_REQUIRED TASK 1:_ Answer yes or no to whether each statement below agrees with the forum thread on secondary door locks, and quote the words from the thread that decide it. (a) NeilandDebs has three Fiamma locks that all work off the same key. (b) Garcia plans to fit the locks to the cab doors. (c) The Thule "inside Out" lock can be turned to the locked position from inside the motorhome.

_EXTRACT:_
------------------------------
# Secondary Door locks



## Garcia (Mar 5, 2010)

Has anyone fitted secondary "Thule type" door locks?????

Any other make to recommend? Any probs with fitting them?

I did fit them on my old, Fiat based, van but am a bit doubtful on the new (second hand) Hymer. The gap inside the door doesn't seem wide enough to take the internal plate.Certainly don't fancy trying to get behind the sink unit if I'm right and the lock don't fit!
Garcia


----------



## gavinskii (Dec 31, 2012)

Are you talking habitation door or cab doors?


----------



## Garcia (Mar 5, 2010)

Hab door and garage door is my plan.....
Garcia


----------



## gavinskii (Dec 31, 2012)

Well I don't know if this is any help, but I bought one of these for our old Hymer

http://www.ebay.co.uk/itm/Fiamma-Sa...ervan_Caravan_Accessories&hash=item2a33034c22

Probably one of the easiest jobs I have ever done + a great visual deterrent


----------



## NeilandDebs (Aug 28, 2008)

*Additional locks*

I have 3 Fiamma white locks on my van. All work off the same key.
They arefitted on the cab, habitation and large garage door..

Neil


----------



## Garcia (Mar 5, 2010)

Thanks for that.
It's just like the ones I fitted to my old van, but on this current one,the rubber moulding around the door, means that the lock wouldn't lie flush against the van wall and I guess I'd have to cut it away.
I'm also a little unsure what I'd be drilling in to to fit the screws holding the lock to the frame
Garcia


----------



## 113016 (Jun 5, 2008)

Garcia, check this thread out. I fitted four from Harrison Locks

http://www.motorhomefacts.com/ftopic-142479-days0-orderasc-0.html

Scroll down to see how neat they look
http://www.motorhomefacts.com/ftopic-142479-days0-orderasc-10.html

A link to the seller
http://www.motorhomelocks.co.uk/Home.php


----------



## TheNomad (Aug 12, 2013)

Maybe consider these:

Fiamma security handle -

http://www.fiammastore.com/Fiamma-S...iamma-Security-31-and-46-Security-Door-Handle

And this addition to the handle -

http://www.fiammastore.com/Fiamma-S...s/Fiamma-Kit-Security-Lock-Safety-Handle-Lock

I've fitted both to the hab door on our motorhome, and managed to locate the security handle so that when folded against the hab door it covers the original made-of-cheese door lock keyhole.

I have also fitted a Thule "inside Out" lock to the door as well - and I reckon it's far better than the Fiamma style ones.....as it's name suggests you can as well as locking it from outside using the key, you can also turn it to the locked position from INSIDE the motorhome, so it's great as a deterent at nightitme when sleeping inthe vehicle:

http://www.thule.com/en/gb/products/rv-accessories/security/locks/thule-inside-out-lock-_-309834

(I've also fitted heosafe key-required internal locks on both front vehicle doors, and external high-security deadlocks on them both too...another very good visual deterrent).


----------
------------------------------
_THE RECORDS:_

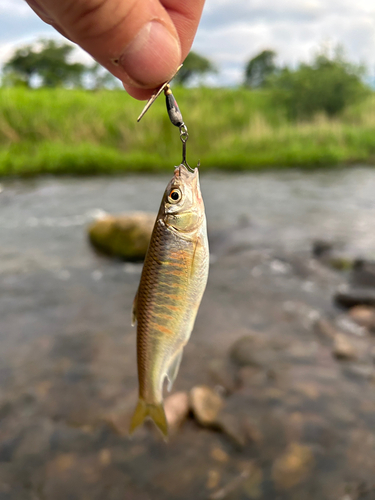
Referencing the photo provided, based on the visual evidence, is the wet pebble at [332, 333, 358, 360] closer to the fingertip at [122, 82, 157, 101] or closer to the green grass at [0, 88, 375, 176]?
the fingertip at [122, 82, 157, 101]

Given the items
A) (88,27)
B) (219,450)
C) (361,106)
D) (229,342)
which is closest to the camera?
(88,27)

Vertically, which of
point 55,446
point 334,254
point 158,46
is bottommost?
point 55,446

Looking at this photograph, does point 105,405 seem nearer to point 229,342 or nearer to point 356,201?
point 229,342

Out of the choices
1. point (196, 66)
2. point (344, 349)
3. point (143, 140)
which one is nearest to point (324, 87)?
point (143, 140)

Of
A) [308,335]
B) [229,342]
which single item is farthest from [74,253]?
[308,335]

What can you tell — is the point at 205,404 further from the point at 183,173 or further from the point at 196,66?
the point at 196,66

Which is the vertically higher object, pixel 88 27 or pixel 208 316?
pixel 88 27

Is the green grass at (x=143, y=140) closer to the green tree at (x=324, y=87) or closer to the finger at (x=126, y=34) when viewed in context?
the green tree at (x=324, y=87)

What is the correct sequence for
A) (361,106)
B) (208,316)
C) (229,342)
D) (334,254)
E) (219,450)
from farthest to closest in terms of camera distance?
(361,106)
(334,254)
(208,316)
(229,342)
(219,450)
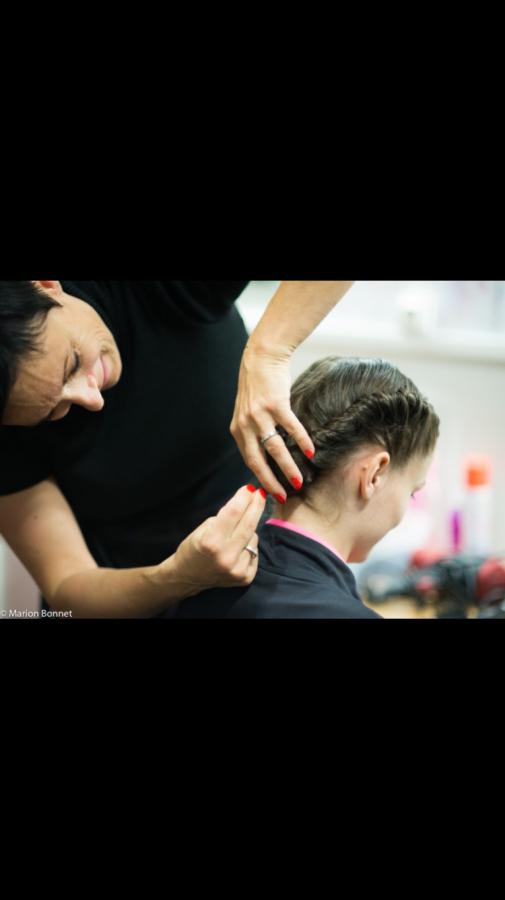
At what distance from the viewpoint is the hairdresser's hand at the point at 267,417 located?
0.85m

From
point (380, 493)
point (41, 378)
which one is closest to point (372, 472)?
point (380, 493)

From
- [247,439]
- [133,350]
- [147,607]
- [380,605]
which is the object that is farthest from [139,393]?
[380,605]

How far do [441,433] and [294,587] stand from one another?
0.89ft

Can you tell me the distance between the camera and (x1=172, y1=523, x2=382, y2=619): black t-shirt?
2.95 ft

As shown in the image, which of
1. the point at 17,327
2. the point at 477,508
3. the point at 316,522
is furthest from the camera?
the point at 477,508

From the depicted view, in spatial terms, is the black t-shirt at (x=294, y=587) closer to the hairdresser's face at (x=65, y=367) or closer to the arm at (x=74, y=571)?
the arm at (x=74, y=571)

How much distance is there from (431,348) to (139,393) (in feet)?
1.44

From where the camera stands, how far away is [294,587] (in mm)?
902

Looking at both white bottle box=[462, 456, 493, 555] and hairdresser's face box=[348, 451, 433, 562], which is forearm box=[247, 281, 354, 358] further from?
white bottle box=[462, 456, 493, 555]

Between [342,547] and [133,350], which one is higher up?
[133,350]

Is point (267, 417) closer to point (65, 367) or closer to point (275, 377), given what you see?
point (275, 377)

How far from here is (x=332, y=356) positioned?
94cm
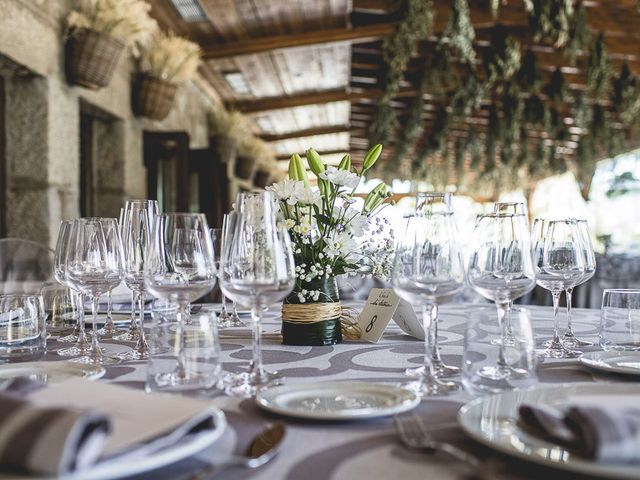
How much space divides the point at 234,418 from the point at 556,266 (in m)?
0.77

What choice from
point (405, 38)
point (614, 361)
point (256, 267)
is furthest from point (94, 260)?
point (405, 38)

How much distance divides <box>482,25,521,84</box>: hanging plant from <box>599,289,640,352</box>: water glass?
3758mm

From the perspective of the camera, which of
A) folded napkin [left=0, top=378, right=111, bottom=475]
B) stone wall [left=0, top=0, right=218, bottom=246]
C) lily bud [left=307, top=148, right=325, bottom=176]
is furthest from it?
stone wall [left=0, top=0, right=218, bottom=246]

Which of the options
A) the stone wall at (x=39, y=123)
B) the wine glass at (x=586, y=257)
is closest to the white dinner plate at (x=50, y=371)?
the wine glass at (x=586, y=257)

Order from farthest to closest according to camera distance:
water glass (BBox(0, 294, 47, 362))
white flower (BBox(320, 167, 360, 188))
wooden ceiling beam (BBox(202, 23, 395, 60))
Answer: wooden ceiling beam (BBox(202, 23, 395, 60)) → white flower (BBox(320, 167, 360, 188)) → water glass (BBox(0, 294, 47, 362))

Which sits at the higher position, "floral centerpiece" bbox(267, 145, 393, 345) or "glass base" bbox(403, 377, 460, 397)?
"floral centerpiece" bbox(267, 145, 393, 345)

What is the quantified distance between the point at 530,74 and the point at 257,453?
4.99 m

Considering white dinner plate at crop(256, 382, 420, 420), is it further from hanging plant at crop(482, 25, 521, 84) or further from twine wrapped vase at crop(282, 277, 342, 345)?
hanging plant at crop(482, 25, 521, 84)

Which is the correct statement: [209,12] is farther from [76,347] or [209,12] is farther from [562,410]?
[562,410]

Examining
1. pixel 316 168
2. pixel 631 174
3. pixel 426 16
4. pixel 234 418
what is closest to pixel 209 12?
Result: pixel 426 16

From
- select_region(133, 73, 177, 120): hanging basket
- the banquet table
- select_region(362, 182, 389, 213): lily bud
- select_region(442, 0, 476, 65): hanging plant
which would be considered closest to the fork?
the banquet table

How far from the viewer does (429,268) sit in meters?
0.91

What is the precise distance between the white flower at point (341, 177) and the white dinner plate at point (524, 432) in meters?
0.56

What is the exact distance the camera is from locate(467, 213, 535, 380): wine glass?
95 cm
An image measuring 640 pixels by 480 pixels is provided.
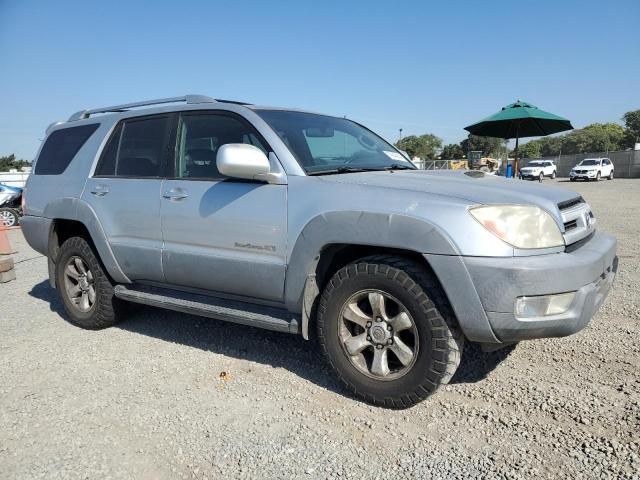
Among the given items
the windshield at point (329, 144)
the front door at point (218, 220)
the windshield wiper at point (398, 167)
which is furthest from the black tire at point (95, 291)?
the windshield wiper at point (398, 167)

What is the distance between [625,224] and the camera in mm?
9734

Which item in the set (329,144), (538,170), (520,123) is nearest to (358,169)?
(329,144)

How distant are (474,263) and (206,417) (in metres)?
1.70

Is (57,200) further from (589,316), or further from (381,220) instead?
(589,316)

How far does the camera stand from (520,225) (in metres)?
2.53

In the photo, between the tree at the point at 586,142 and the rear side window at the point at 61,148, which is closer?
the rear side window at the point at 61,148

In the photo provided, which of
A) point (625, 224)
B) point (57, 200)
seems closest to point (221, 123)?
point (57, 200)

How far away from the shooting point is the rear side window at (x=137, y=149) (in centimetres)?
385

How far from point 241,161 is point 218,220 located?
1.69ft

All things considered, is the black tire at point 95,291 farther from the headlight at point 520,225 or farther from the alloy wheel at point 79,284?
the headlight at point 520,225

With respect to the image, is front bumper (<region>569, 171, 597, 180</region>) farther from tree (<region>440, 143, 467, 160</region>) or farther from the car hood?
tree (<region>440, 143, 467, 160</region>)

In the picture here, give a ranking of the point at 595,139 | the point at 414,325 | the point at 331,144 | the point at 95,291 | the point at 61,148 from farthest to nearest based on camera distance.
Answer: the point at 595,139, the point at 61,148, the point at 95,291, the point at 331,144, the point at 414,325

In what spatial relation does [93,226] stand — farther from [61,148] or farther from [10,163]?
[10,163]

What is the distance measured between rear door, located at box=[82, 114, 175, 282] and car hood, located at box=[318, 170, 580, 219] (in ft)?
------------------------------
_REQUIRED TASK 2:_ Copy the listing from the line containing "How far away from" through the listing's last line, including both ends.

_FINISHED ANSWER 1:_
(a) Yes: "I have 3 Fiamma white locks on my van. All work off the same key."
(b) No: "Hab door and garage door is my plan....."
(c) Yes: "you can also turn it to the locked position from INSIDE the motorhome"

_FINISHED ANSWER 2:_
How far away from the shooting point is the rear side window at (x=137, y=149) (in centimetres)?
385

How far from point 241,161 is point 218,220 located?
1.69ft

All things considered, is the black tire at point 95,291 farther from the headlight at point 520,225 or farther from the alloy wheel at point 79,284?
the headlight at point 520,225

With respect to the image, is front bumper (<region>569, 171, 597, 180</region>) farther from tree (<region>440, 143, 467, 160</region>) or farther from the car hood?
tree (<region>440, 143, 467, 160</region>)

In the picture here, give a ranking of the point at 595,139 | the point at 414,325 | the point at 331,144 | the point at 95,291 | the point at 61,148 from farthest to nearest based on camera distance.
Answer: the point at 595,139, the point at 61,148, the point at 95,291, the point at 331,144, the point at 414,325

In what spatial relation does [93,226] stand — farther from [61,148] or farther from [10,163]?
[10,163]

What is the distance measured between rear door, located at box=[82, 114, 175, 282] and car hood, located at box=[318, 170, 580, 219] (in ft)?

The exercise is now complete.